Altered tips rules can affect both employees and businesses
If altered tax rules cause employers to refuse employees from receiving tips, it can have major consequences for the employees, an expert points out.
The Tax Directorate proposes that employers from 2019 must report, prepay tax and pay for social security contributions on all tips received by employees. The consultation deadline for the proposal is on Wednesday.
– Employers can now refuse employees to receive tips, in order to reduce the cost of employer’s social security contributions. – Then the employees will experience a significant loss in income, says financial adviser in the HR company ‘Infotjenester’, Espen Øren, to NTB.
He points out that a waiter who has 230 working days a year, and on average receives NOK 500 in tips per shift, will lose NOK 115,000 in annual income if that is removed.
– In that case, it may result in employees requiring renegotiating of their wage terms, Øren points out.
More expensive for the companies
The core of the proposal is that tips should be treated on a par with regular salary. There has previously been not been the practice for an employer to report, deduct tax and pay employer’s social security when the waiters receive tips directly from customers.
If this is now made taxable, it means that the employer must not only deduct tax from the amount but also pay 14.1 per cent in employer’s fees.
– We are skeptical to impose employes to pay employer’s contributions on benefits that customers provide directly to employees. Tips are also given in cash, and this it is therefore difficult for the employer to follow up on, says Øren.
In its consultation statement, Infotjenester has nevertheless concluded that it is appropriate to impose an employer’s obligation to pay the employer’s contribution on tips, to avoid too many exceptions to this obligation among other reasons.
Acknowledges losses
The Tax Directorate acknowledges that the proposal for total reporting of the gross amount that a tips constitutes will be less profitable for employers than within the current system.
– This because, with the changed rules, they have to pay social security contributions on the part that makes up the total remuneration received by the employees.
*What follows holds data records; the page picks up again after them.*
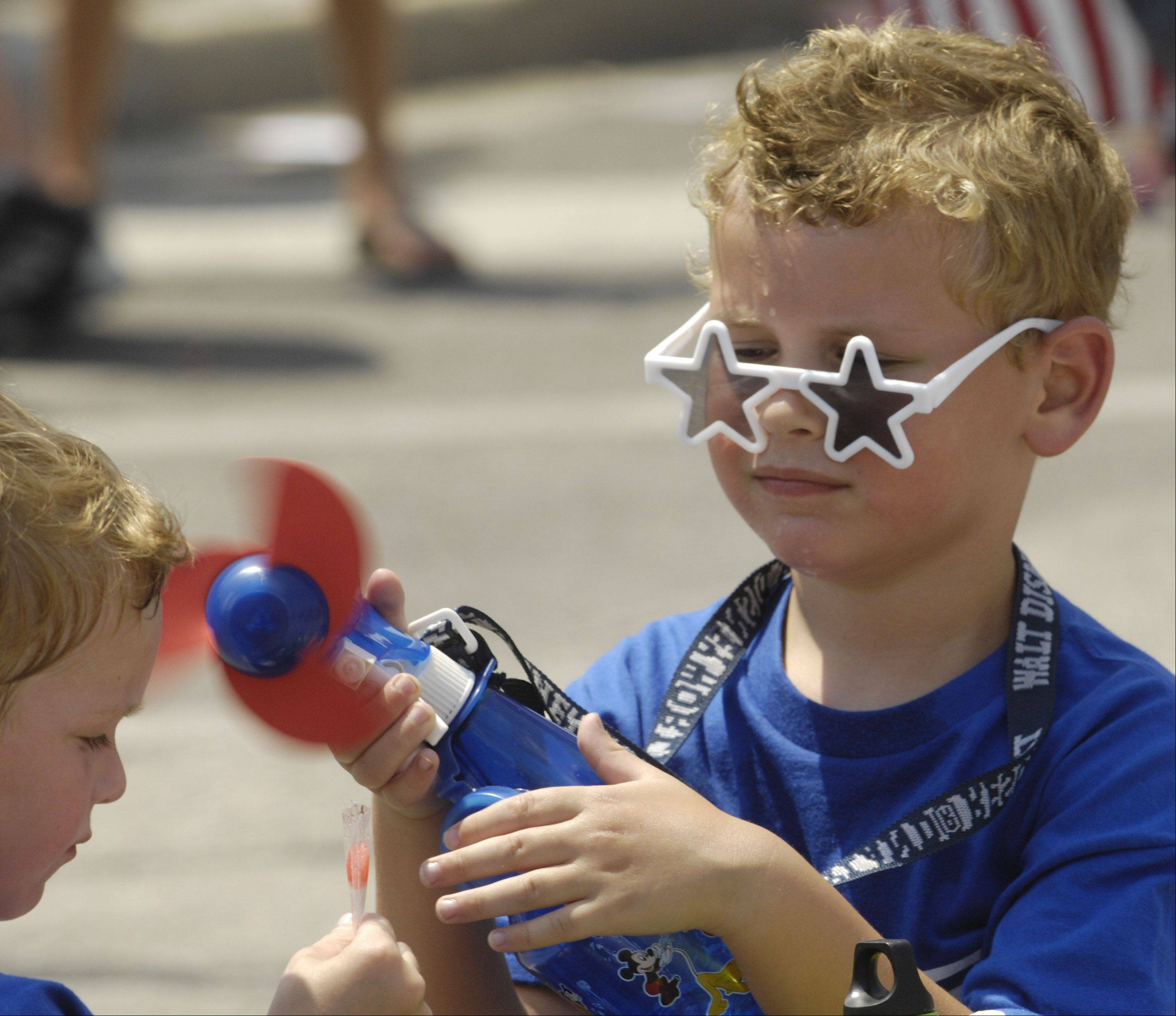 Jack Fitzgerald, 5, of Mount Prospect, aims a fan at his cousin, Tyler Fitzgerald, 3, of Schaumburg, as he helps him cool off during the Mount Prospect Fourth of July parade Wednesday.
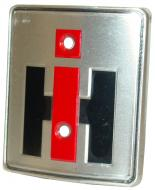 "HOOD EMBLEM  IH LOGO  RED & BLACK, 2-9/16"" W X 2-7/8"" H  International Applications: SUPER H, SUPER HV, SUPER M, SUPER MV, SUPER MTA, SUPER WD9, WDR9  Replacement Part #: IH: 357650R1"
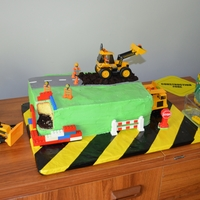 Construction Cake Buttercream cover (not my favourite medium). (Road is fondant, dirt/mud is choc cake, construction signs tools etc are plastic toys........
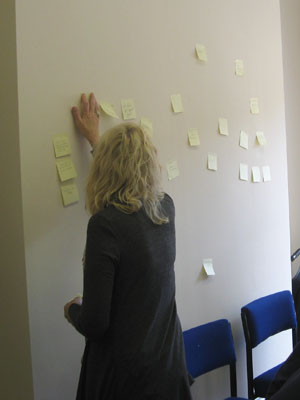 """Must Go To! (2012)"": handwritten post-it note installation on wall, dimensions variable"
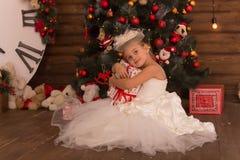 Petite fille mignonne dans une robe intéressante blanche avec un présent image stock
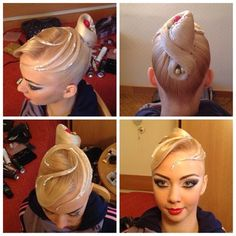 High knotted bun with a clean bang swoop and wisps. Good hairstyle or latin and standard ballroom. Visit http://ballroomguide.com/comp/hair_make_up.html for more hair and makeup info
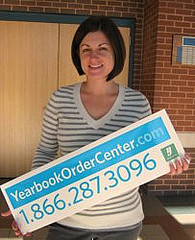 Mrs. Gianino, the yearbook advisor, holding the Yearbook order sign. Photo by Taylor Bush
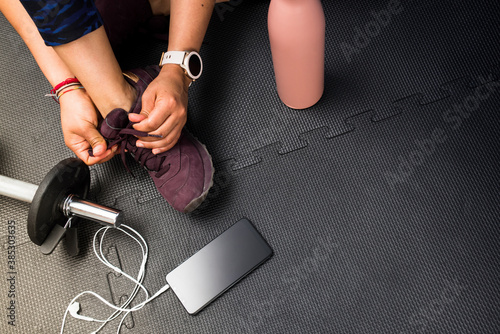 Closeup woman lacing footwear to do exercise at gym with copy space for text. Concept of healthy life and sport. Black rubber floor mat and tiles inside a gym.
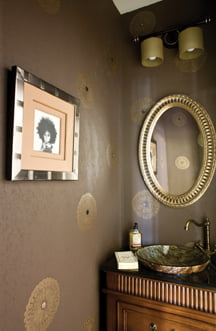 Mother-of-pearl medallions adorn the powder room's wall covering.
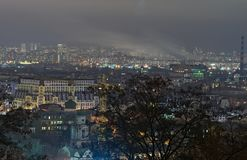 View of the ancient Podil district and modern Obolon district at background. Evening city panorama. Winter weekend evening. Kyiv. Ukraine Stock Photography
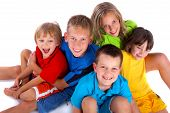 image of children group  - A group of children sit together happily - JPG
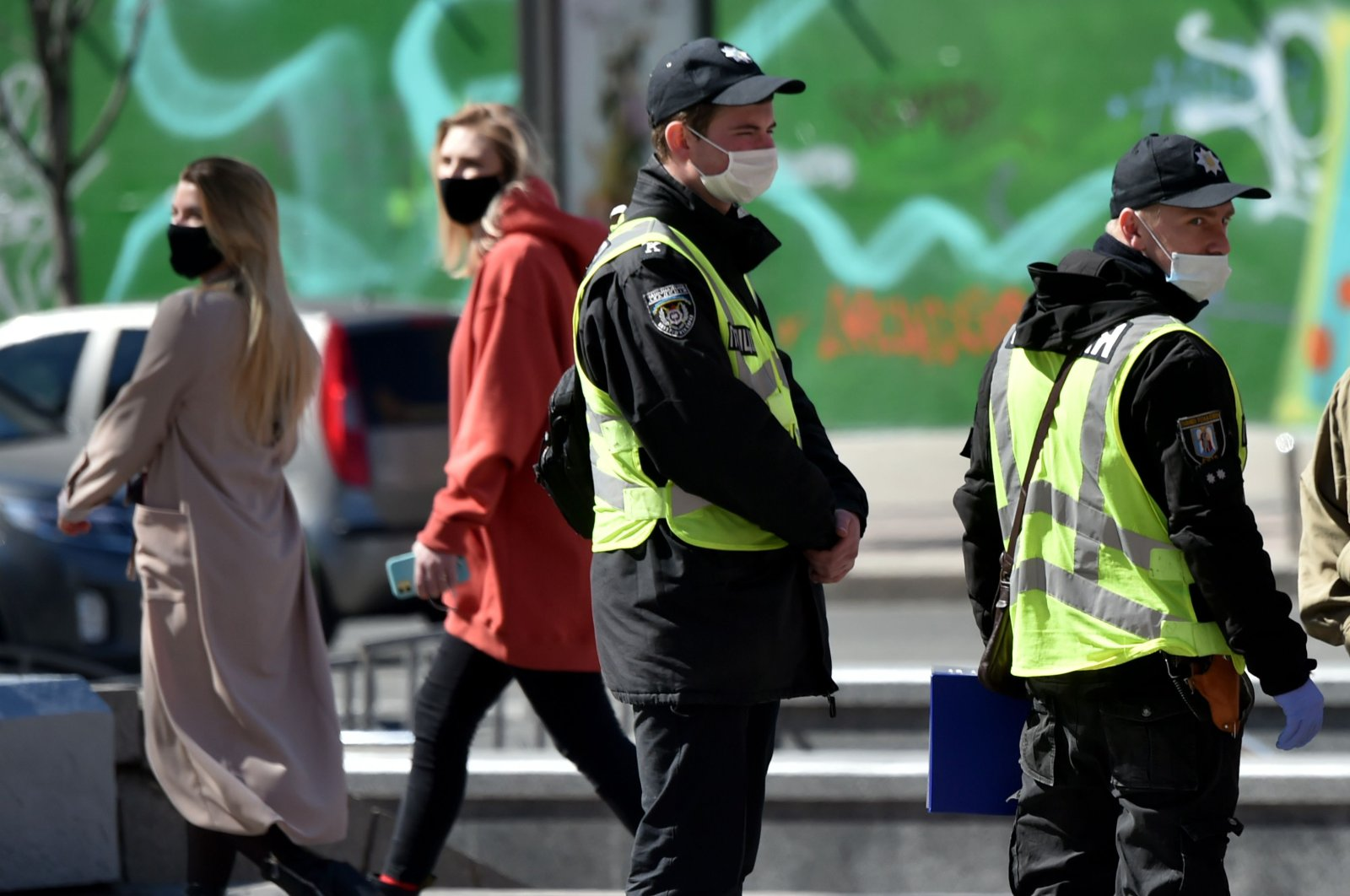 Police officers wearing face masks patrol the streets of Ukrainian capital Kyiv during a lockdown to prevent the spread of COVID-19, Monday, April 6, 2020. (AFP Photo)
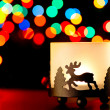 Candlestick with a figure of a deer on the background of blurred lights garlands. — Stock Photo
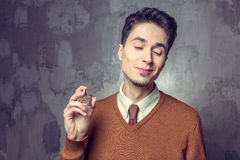 Young man applying fragrance Royalty Free Stock Photo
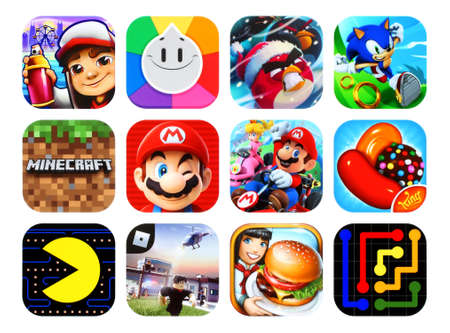 Photo for Kiev, Ukraine - February 23, 2020: Icons collection of the popular mobile video games, such as: Subway Surfers, Trivia Crack, Angry Birds, Sonic Dash, Super Mario Run, and others - Royalty Free Image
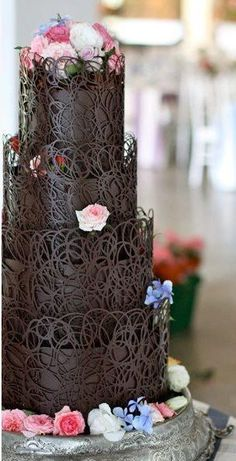 Absolutely wonderful chocolate covered cake. Beautiful wedding cake.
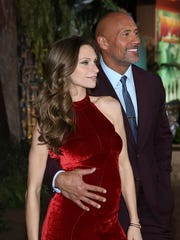 Lauren Hashian and Dwayne Johnson attend the premiere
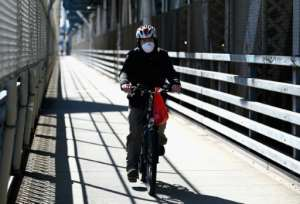 A man rides his bike over the Manhattan Bridge in New York.  By Angela Weiss (AFP)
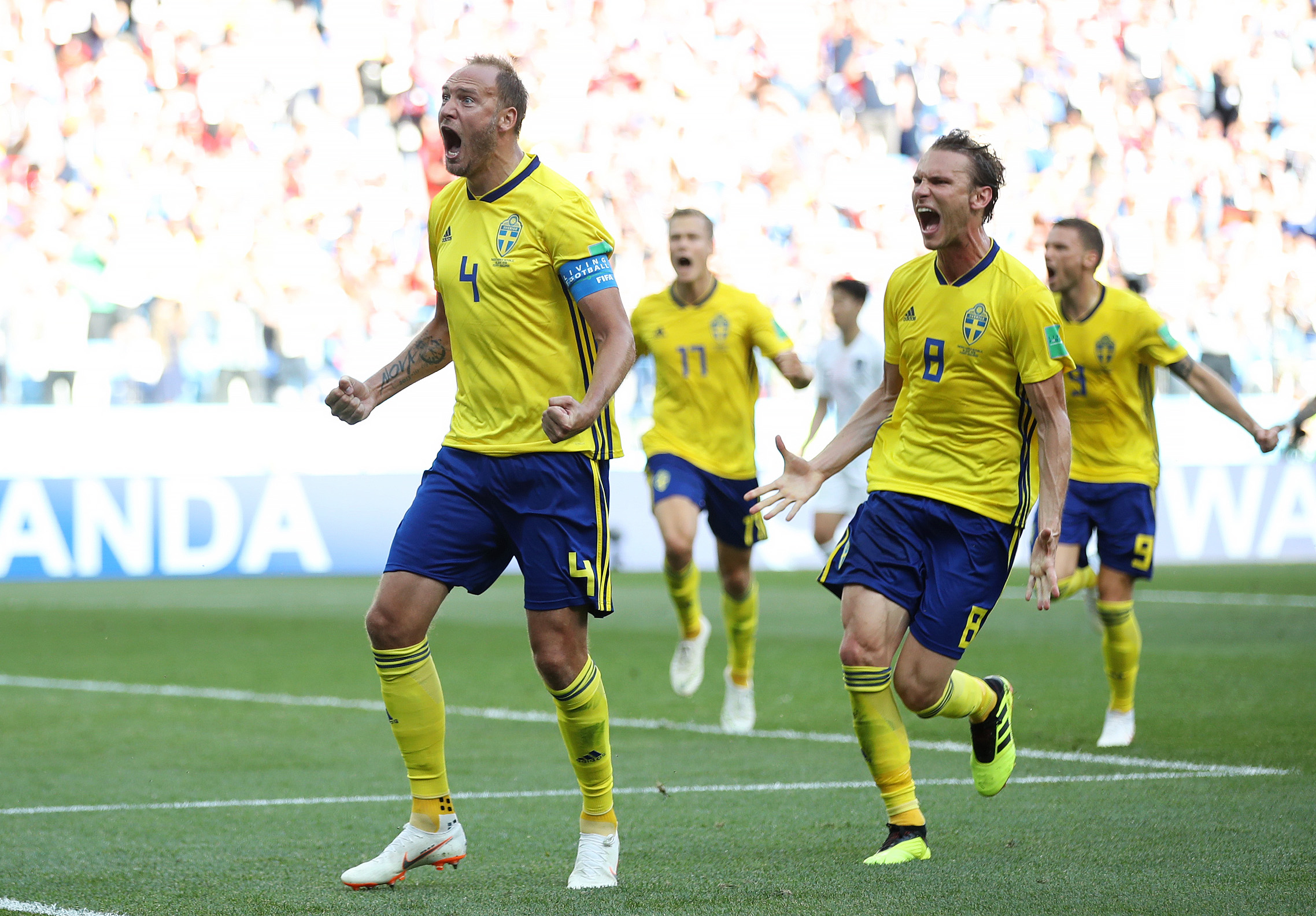 NIZHNIY NOVGOROD, RUSSIA - JUNE 18: Andreas Granqvist of Sweden (L) celebrates after scoring his team's first goal with team mate Albin Ekdal (R) during the 2018 FIFA World Cup Russia group F match between Sweden and Korea Republic at Nizhniy Novgorod Stadium on June 18, 2018 in Nizhniy Novgorod, Russia.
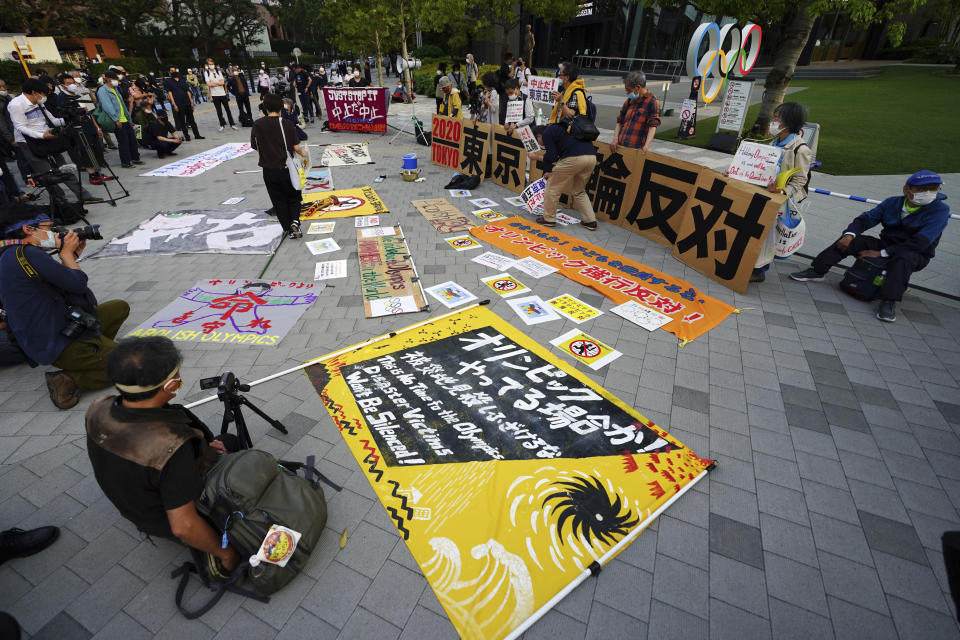 """People against the Tokyo 2020 Olympics set to open in July, protest around Tokyo's National Stadium during the anti-Olympics demonstration Sunday, May 9, 2021. The banner in the background reads: """"Oppose Tokyo Olympics."""" (AP Photo/Eugene Hoshiko)"""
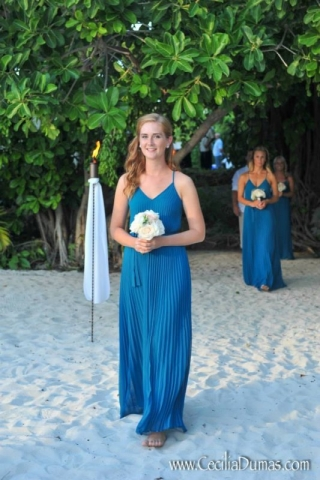 Bridesmaid walking down aisle on beach barefoot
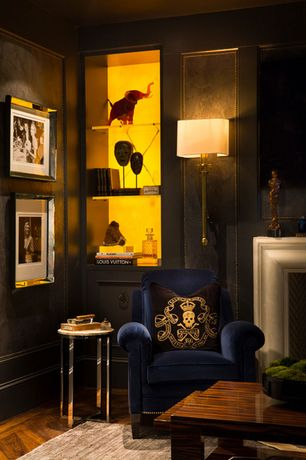 Living Room with Built-in bookshelf, Hardwood floors, Standard height, Wall sconce, Paint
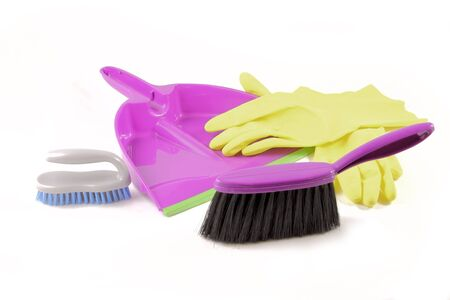 office cleanup: Brush, gloves and dustpan isolated on white background.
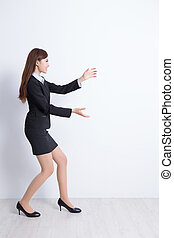 Business woman pushing with white wall background, asian
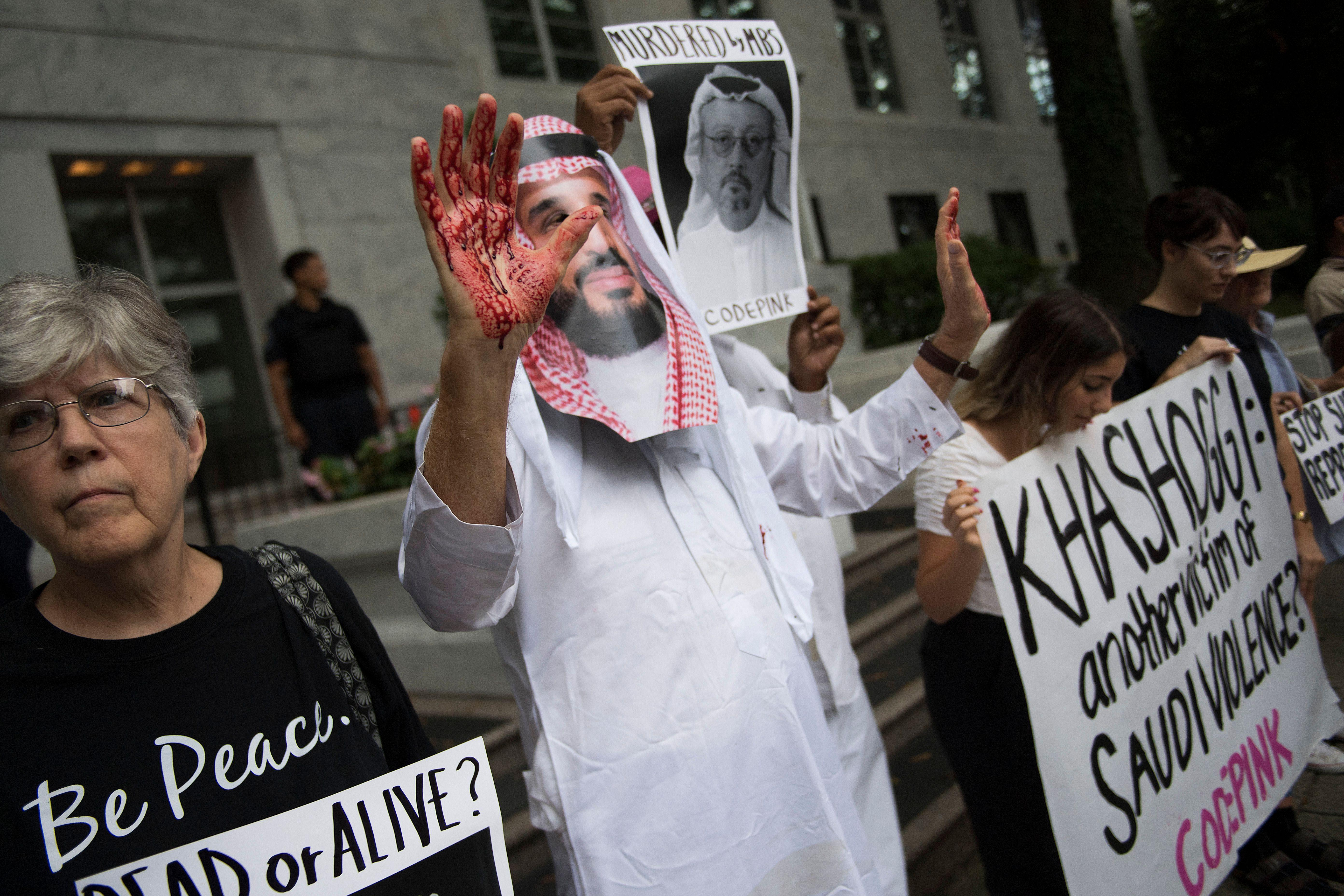 A demonstrator dressed as Saudi Arabian Crown Prince Mohammed bin Salman (C) with blood on his hands protests outside the Saudi Embassy in Washington, D.C. on October 8, 2018.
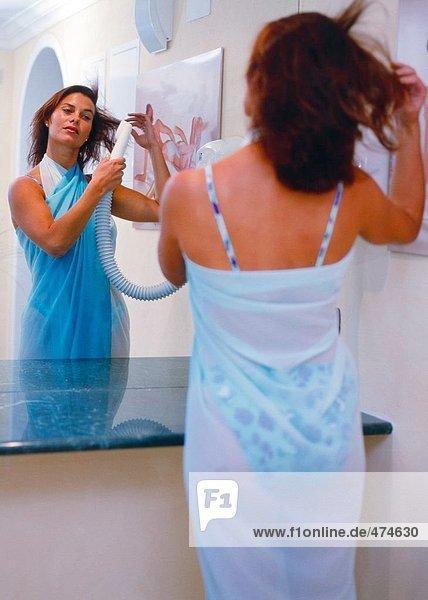 Reflexion der junge Frau trocknen Haare in einem Spiegel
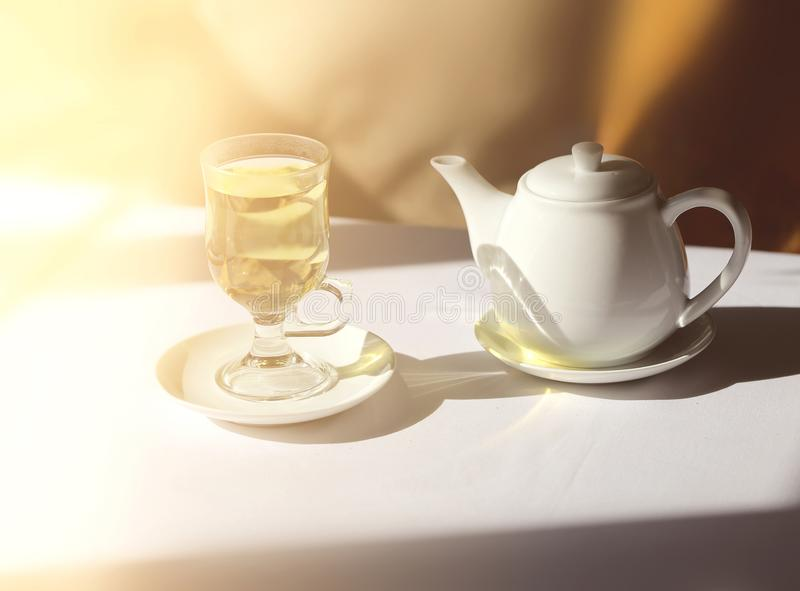 Retro photo of a glass of tea and a kettle stock images
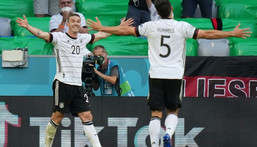 Robin Gosens (L) celebrates scoring Germany's fourth goal in Munich on Saturday at Euro 2020 Creator: Matthias Schrader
This can lead to wage pressure, not in the least because the employees with total taxation in place will be left with less of the tips money than before, is stated.
But there can not be an argument against a new solution that “previously unaddressed funds are now being taxed, the directorate argues.
The Trade Unions (LO) supports the proposals from the Tax Directorate and writes in its consultation reply that “LO acknowledges that tips have always been taxable, but the practice of tax payments has been inadequate.”
The other affected Trade Union (Fellesforbundet) likewise supports the proposals.